The lunchtime customers these days are almost all elderly people, I’ve been noticing. Some of them even with walking frames. And it seems that the River is offering a pensioner’s discount at lunchtime. So quite a few of its lunchtime customers are now effectively being bribed to come.
It”s a rather odd scene inside the restaurant, with dozens of old people eating, almost like the River was running a retirement home cafetaria. It never used to be like that. There’d be all ages in the past.
Back when pubs started to become pub-restaurants, I usually preferred them to traditional restaurants, because they had a different atmosphere. They were more convivial. And that convivial atmosphere was largely provided by the regulars at the bar, talking and laughing. Now that most of the regulars have gone, there’s no longer that atmosphere in the River. It’s become, in effect, just another restaurant. Even the juke box doesn’t seem to play much. If I was still looking for that ‘pub’ atmosphere, when I went out to lunch, I wouldn’t go to the River. In fact, I don’t know where I would go. Perhaps it doesn’t exist any more.
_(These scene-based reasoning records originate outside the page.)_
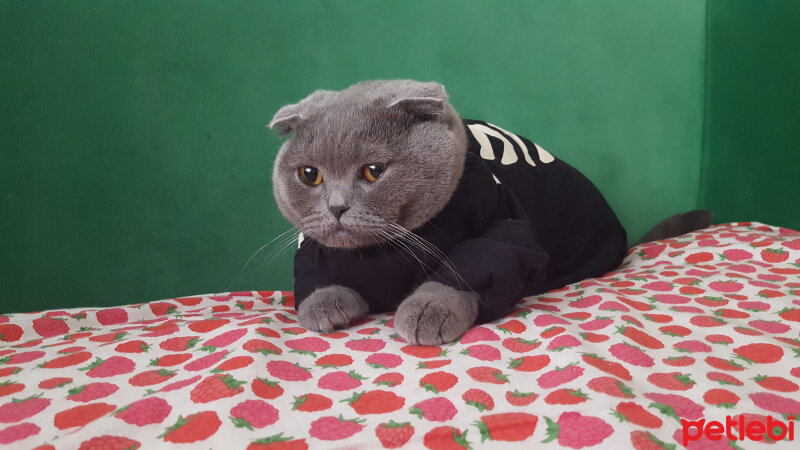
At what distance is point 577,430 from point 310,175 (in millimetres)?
615

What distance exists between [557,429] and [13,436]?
0.63 m

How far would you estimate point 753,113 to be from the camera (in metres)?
1.62

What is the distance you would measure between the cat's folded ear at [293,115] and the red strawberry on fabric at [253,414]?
1.74ft

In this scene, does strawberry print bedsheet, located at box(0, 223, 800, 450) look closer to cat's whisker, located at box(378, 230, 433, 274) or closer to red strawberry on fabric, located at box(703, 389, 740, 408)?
red strawberry on fabric, located at box(703, 389, 740, 408)

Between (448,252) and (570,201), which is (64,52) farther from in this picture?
(570,201)

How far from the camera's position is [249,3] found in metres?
1.45

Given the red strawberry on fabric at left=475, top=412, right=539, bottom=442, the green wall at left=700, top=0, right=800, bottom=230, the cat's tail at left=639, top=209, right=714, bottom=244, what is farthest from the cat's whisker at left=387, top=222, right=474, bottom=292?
the green wall at left=700, top=0, right=800, bottom=230

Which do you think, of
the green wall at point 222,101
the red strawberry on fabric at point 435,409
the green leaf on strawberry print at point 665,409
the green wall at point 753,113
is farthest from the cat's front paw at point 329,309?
the green wall at point 753,113

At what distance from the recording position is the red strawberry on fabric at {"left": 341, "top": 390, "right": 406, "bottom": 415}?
60 cm

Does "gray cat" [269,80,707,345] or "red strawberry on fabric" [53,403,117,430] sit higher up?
"gray cat" [269,80,707,345]

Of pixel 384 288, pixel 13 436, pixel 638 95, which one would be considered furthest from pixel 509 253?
pixel 638 95

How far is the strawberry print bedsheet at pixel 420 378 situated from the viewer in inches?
21.2

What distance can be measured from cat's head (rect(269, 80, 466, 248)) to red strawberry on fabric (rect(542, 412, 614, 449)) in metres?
0.43

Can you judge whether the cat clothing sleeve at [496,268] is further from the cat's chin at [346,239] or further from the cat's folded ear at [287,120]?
the cat's folded ear at [287,120]
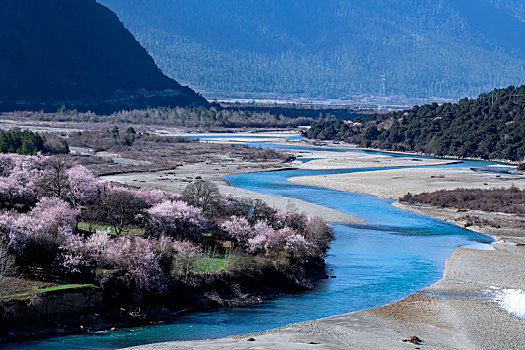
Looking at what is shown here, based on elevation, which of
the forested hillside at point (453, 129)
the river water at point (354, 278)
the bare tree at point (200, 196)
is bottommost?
the river water at point (354, 278)

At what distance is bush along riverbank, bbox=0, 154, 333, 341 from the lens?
30234 mm

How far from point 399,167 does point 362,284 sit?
2448 inches

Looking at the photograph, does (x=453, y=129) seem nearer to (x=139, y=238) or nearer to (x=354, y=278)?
(x=354, y=278)

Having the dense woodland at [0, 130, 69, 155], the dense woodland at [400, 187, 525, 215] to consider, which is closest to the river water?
the dense woodland at [400, 187, 525, 215]

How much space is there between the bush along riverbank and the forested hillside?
75.8 m

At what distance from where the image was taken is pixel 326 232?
45.9m

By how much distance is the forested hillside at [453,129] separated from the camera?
386 feet

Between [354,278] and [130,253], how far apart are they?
11809 mm

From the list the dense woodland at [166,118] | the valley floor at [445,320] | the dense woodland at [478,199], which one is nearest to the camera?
the valley floor at [445,320]

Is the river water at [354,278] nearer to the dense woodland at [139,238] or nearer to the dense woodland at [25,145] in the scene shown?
the dense woodland at [139,238]

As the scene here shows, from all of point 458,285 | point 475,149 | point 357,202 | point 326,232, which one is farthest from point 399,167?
point 458,285

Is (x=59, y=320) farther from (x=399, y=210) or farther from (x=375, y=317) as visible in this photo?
(x=399, y=210)

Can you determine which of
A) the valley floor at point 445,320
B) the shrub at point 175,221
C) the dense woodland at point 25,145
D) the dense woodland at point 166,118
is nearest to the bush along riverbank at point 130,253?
the shrub at point 175,221

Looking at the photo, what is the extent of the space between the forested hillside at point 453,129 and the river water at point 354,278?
55373 mm
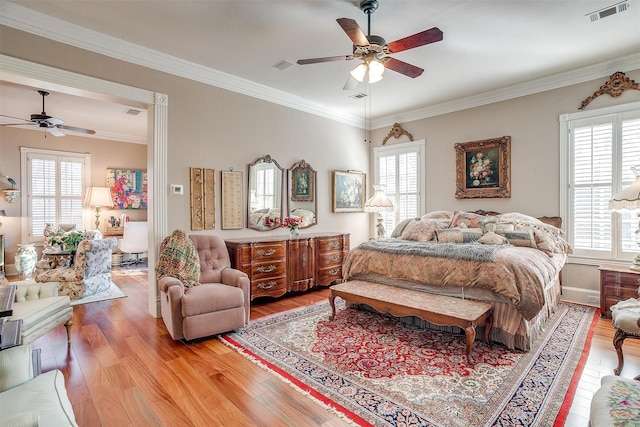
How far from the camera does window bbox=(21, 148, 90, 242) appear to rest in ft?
20.7

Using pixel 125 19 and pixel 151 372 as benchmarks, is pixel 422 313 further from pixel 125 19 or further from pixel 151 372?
pixel 125 19

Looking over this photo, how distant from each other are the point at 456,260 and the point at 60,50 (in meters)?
4.44

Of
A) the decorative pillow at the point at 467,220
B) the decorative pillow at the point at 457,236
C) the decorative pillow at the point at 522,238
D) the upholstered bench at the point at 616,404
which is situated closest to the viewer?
the upholstered bench at the point at 616,404

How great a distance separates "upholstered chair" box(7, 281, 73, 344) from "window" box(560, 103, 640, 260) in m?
5.95

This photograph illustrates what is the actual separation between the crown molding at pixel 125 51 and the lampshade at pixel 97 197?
4.42 metres

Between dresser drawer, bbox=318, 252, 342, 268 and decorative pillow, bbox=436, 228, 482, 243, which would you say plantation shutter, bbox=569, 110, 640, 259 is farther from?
dresser drawer, bbox=318, 252, 342, 268

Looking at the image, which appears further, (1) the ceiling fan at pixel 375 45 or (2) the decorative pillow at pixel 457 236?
(2) the decorative pillow at pixel 457 236

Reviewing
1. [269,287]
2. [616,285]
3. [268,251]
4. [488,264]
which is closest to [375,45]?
[488,264]

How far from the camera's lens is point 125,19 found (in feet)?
10.0

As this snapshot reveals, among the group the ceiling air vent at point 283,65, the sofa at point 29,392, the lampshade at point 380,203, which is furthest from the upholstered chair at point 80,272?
the lampshade at point 380,203

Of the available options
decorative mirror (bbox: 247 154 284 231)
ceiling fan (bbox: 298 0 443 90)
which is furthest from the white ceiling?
decorative mirror (bbox: 247 154 284 231)

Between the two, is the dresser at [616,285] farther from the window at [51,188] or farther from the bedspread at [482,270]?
the window at [51,188]

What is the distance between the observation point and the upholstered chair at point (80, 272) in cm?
454

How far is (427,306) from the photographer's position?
9.36ft
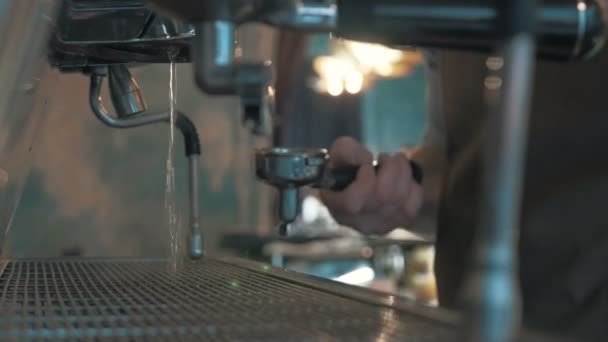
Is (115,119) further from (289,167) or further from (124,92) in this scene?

So I think I can see how even a pub-restaurant might suffer from the smoking ban. First the ban would drive out the most dedicated smokers. And then it would drive out the less dedicated smokers. And then it would drive out the non-smokers as well. And then, once this engine-room of the pub had been excised, and all the convivial vitality of the throng around the bar had been lost, the restaurant customers would eventually notice the change of atmosphere, and they’d start to drift away too. So maybe pub-restaurants aren’t immune to the smoking ban.
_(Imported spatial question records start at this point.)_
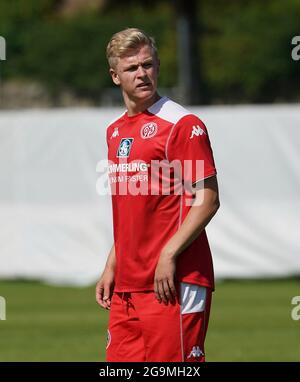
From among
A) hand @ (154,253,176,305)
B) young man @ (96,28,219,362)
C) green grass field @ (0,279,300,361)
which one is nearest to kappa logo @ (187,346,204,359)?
young man @ (96,28,219,362)

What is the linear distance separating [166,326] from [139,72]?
131 cm

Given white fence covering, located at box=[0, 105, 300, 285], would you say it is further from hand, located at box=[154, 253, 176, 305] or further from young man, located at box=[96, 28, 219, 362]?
hand, located at box=[154, 253, 176, 305]

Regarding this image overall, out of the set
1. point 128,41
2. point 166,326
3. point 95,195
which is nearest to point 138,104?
point 128,41

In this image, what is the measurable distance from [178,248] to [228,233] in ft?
41.0

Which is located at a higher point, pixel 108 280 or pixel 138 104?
Answer: pixel 138 104

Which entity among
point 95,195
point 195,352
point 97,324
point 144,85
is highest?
point 144,85

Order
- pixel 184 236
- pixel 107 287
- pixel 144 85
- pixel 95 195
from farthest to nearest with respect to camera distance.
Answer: pixel 95 195
pixel 107 287
pixel 144 85
pixel 184 236

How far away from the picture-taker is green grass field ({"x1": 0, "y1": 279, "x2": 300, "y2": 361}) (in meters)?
12.3

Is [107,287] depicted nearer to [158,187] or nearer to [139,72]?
[158,187]

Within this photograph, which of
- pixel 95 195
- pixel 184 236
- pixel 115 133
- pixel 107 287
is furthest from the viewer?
pixel 95 195

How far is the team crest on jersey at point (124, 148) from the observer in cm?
725

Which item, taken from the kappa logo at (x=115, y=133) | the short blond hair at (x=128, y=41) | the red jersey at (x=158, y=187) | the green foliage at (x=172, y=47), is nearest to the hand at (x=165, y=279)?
the red jersey at (x=158, y=187)

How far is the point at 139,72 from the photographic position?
7207mm

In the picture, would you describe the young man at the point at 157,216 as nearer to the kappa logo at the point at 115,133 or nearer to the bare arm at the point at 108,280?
the kappa logo at the point at 115,133
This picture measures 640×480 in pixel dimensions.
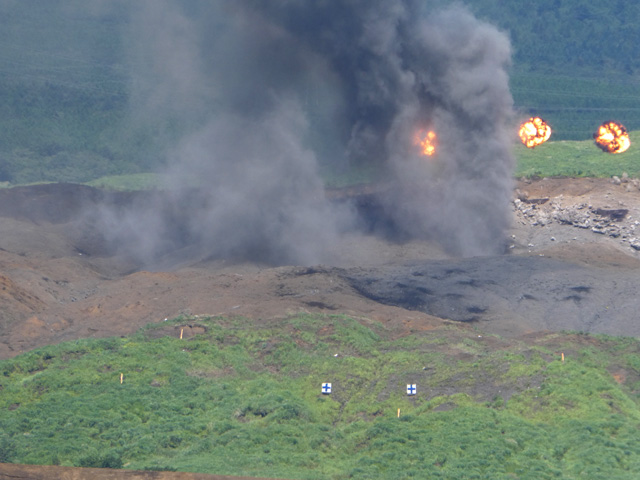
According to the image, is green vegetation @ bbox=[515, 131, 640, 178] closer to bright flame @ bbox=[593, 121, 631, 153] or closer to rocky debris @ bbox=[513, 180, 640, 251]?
bright flame @ bbox=[593, 121, 631, 153]

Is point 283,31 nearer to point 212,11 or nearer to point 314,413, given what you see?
point 212,11

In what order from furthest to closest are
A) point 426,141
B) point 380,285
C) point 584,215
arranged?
point 426,141
point 584,215
point 380,285

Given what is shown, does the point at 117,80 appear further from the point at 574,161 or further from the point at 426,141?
the point at 574,161

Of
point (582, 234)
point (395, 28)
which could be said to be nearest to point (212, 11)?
point (395, 28)

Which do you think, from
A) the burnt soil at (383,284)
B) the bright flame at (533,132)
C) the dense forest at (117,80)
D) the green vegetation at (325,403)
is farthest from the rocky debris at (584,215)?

And maybe that’s why, somehow or other, there now seems to be increasing calls from pubs for the ban to be amended. Maybe they’ve found that when their bars died, the restaurants eventually followed. Because once the bar – the beating heart of the pub – had died, a pub became just another restaurant competing with every Indian or Chinese or Italian restaurant in the area.
All of which reminds me that I don’t go to restaurants much these days either. Because, while I didn’t want to smoke while I was eating, I liked a cigarette with my after-dinner coffee.